有2个很好的站点,可以动态的观察Raft执行过程:

关于为什么取名为Raft,特地查了一下,在Google groups里面找到了答案:

People ask me why it’s called “Raft” every now and then, and I didn’t have anything public on that until now. I wrote this up earlier in the year in a private email. I want a URL for it, so I’m sending it here and spamming all of you.

There’s a few reasons we came up with the name Raft:

- It’s not quite an acronym, but we were thinking about the words ‘reliable’, ‘replicated’, ‘redundant’, and ‘fault-tolerant’.

- We were thinking about logs and what can be built using them.

- We were thinking about the island of Paxos and how to escape it.
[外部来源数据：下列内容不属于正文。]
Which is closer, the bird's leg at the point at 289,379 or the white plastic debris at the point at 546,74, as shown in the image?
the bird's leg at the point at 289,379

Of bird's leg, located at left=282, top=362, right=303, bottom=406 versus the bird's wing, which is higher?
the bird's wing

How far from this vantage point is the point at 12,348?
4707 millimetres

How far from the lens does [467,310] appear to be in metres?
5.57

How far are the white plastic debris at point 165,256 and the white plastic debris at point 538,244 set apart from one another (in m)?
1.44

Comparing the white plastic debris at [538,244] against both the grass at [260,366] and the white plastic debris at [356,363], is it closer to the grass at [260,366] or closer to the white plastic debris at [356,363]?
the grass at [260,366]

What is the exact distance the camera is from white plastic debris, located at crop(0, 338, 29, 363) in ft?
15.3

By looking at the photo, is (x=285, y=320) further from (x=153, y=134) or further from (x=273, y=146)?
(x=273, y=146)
As a plus, we were using the randomly generated name Cheesomi in the paper before we came up with the name Raft in September 2012. The name appeared just over 100 times in our paper submission back then, so switching to the shorter name actually helped shrink the paper down quite a bit.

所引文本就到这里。